Le nouveau président de la République n'est là que depuis quelques jours. Et, alors que, par définition, rien n'a encore été réalisé, et que l'on ne sait pas s'il aura les moyens législatifs de tenir ses promesses, le moral des cadres et des chefs d'entreprise n'a jamais été aussi haut. De même, la voix de la France dans le concert international a retrouvé une part de son autorité déclinante. Comment se fait-il que le simple style d'un individu, sa personnalité, puisse autant influencer son environnement ?

Le phénomène est analogue en entreprise, où l'impact du dirigeant sur son organisation est considérable. Lui-même, la plupart du temps, ne le mesure pas complètement. Et d'ailleurs, il n'a pas toujours l'influence qu'il souhaiterait avoir. Ainsi, le dirigeant contrôlant et perfectionniste réfrène ses équipes bien au-delà de ce qu'il souhaiterait. Et donc, il tente de contrebalancer cet effet par un discours de l'audace et de la prise de risque. En vain.

C'est que le dirigeant est avant tout un producteur d'émotions… L'effet produit par ses comportements domine les discours et crée les conditions de l'enthousiasme et de la confiance chez les collaborateurs. Certes, ces derniers peuvent donner des explications qui rationalisent leur ressenti mais ce qui produit ce ressenti leur échappe en partie. C'est une impression générale, essentiellement induite par le boss. Cela lui fait porter une responsabilité importante qui va bien au-delà de ce qu'il réalise concrètement. Encore faut-il que lui-même en prenne conscience et qu'il agisse en conséquence.

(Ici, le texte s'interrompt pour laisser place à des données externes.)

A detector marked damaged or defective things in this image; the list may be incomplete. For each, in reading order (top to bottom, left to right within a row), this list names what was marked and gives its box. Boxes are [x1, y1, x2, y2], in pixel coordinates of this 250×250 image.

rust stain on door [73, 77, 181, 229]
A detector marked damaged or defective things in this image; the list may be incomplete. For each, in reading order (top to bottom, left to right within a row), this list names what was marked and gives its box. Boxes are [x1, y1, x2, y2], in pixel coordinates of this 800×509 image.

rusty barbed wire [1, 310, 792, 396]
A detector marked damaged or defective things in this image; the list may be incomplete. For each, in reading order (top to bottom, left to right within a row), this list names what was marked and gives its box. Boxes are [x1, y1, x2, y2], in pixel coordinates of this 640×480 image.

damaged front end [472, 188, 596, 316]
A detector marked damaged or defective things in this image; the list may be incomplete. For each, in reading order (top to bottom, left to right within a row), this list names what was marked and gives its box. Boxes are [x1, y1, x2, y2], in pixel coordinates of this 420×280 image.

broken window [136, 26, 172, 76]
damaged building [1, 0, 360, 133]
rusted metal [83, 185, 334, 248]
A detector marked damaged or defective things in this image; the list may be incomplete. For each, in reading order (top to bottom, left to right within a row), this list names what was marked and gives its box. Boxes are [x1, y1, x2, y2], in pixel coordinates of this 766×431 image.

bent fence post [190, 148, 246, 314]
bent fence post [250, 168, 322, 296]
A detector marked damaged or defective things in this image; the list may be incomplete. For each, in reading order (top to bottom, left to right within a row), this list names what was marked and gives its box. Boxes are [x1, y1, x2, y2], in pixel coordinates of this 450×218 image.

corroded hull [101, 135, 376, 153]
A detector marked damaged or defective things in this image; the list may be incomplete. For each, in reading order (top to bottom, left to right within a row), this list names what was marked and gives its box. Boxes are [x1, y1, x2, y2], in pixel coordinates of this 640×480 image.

Le dirigeant ne serait-il qu'un média de communication ? Et, donc, tout ce qu'il dit, fait, montre, exprime devrait être pesé, calculé, contrôlé ?

Ce n'est évidemment pas possible et ceux qui cherchent à s'en rapprocher induisent la perception d'une attitude artificielle, fausse. Rien de ce qu'ils sont vraiment ne transparaît. Il faut de l'authenticité. Certes, mais le dirigeant authentique n'a pas toujours les comportements qui correspondent à la dynamique managériale qu'il veut créer. L'un manque de chaleur et ne fait jamais de compliment. L'autre, toujours dans la séduction, dit oui à tout et provoque ensuite des déceptions.

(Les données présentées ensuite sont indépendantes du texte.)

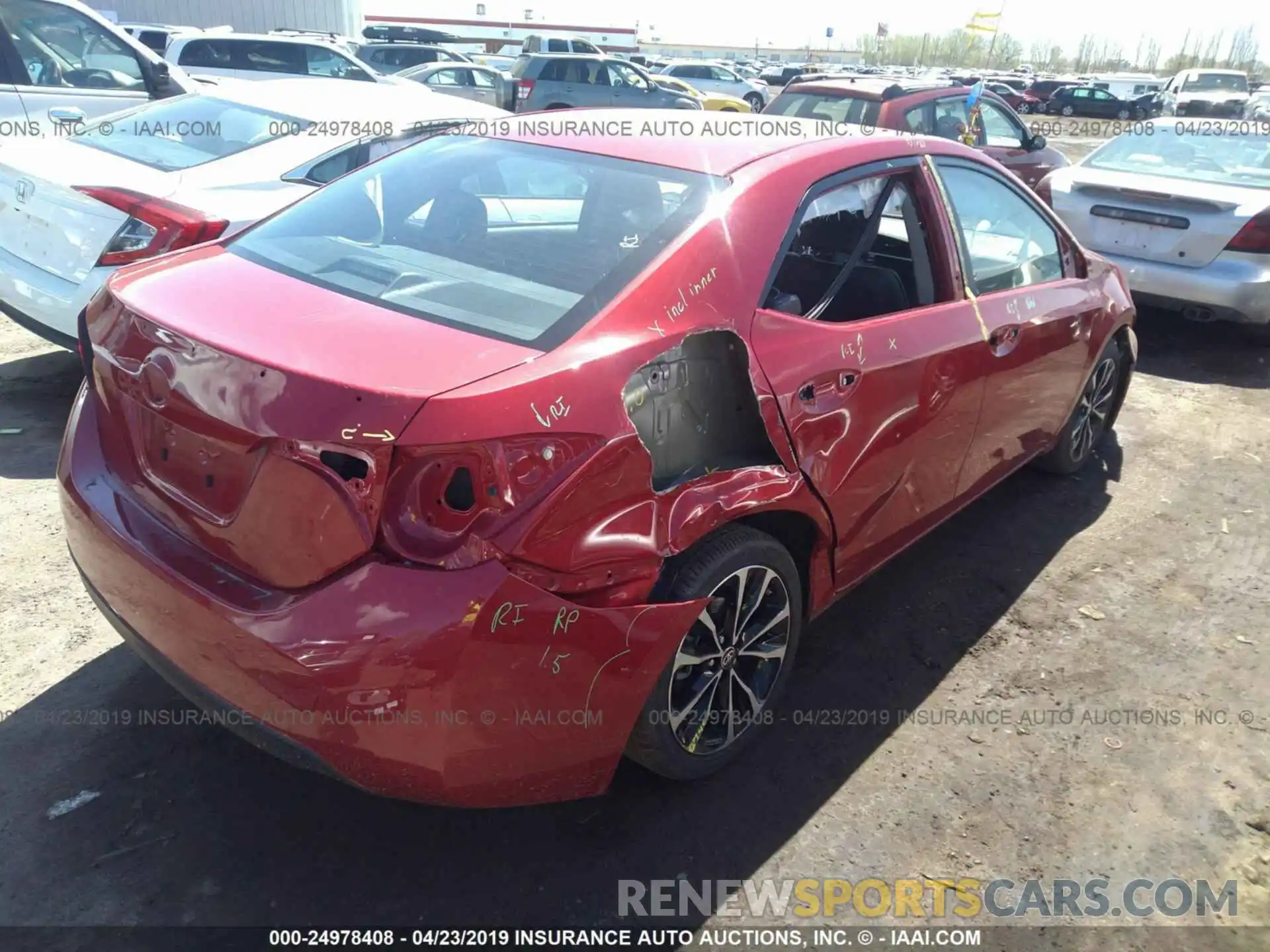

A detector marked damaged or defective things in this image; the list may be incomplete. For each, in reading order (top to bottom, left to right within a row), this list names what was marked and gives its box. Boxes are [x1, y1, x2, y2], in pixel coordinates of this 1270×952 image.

missing tail light [72, 185, 230, 264]
shattered rear window [228, 138, 725, 349]
missing tail light [1228, 209, 1270, 251]
missing tail light [376, 436, 606, 569]
damaged red sedan [60, 115, 1138, 809]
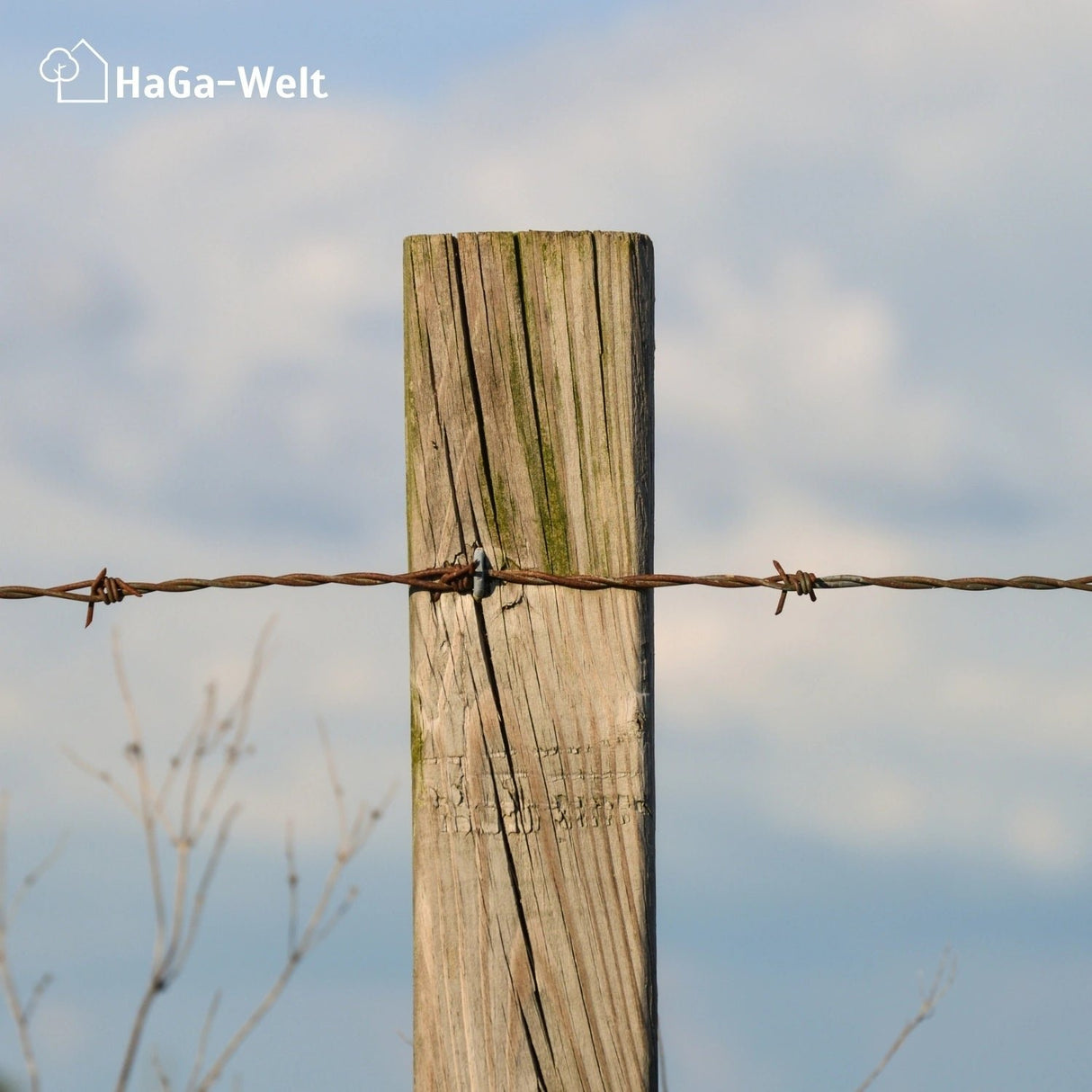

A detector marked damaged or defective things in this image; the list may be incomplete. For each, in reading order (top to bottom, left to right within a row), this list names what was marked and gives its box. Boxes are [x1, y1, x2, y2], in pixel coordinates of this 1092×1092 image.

rusty barbed wire [6, 561, 1092, 630]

Comment combiner l'authenticité avec la qualité de l'effet produit ? D'abord, en ne prenant pas l'authenticité de façon globale. Certes, il est important d'agir en fonction de ce que l'on est, mais probablement pas sur tout, et pas toujours. Surtout, cela suppose aussi d'accepter qu'il y a des particularités dans sa personnalité qu'il est nécessaire de faire évoluer. Autrement dit, si l'authenticité est associée à l'arrogance de croire que tout ce qui vient de soi doit s'exprimer, le dirigeant imprime dans son organisation autant ses défauts que ses qualités.

Et après ?

Le dirigeant doit prendre conscience de l'importance de l'impact qu'il produit sans même en avoir l'intention. Ce qui signifie qu'il doit toujours se poser la question de l'effet qu'il veut produire et qu'il doit régulièrement vérifier que cet effet correspond à son intention. L'effet psychologique est un ressort très puissant. On constate avec le changement à la tête de l'Etat qu'il peut donner le meilleur, comme le pire.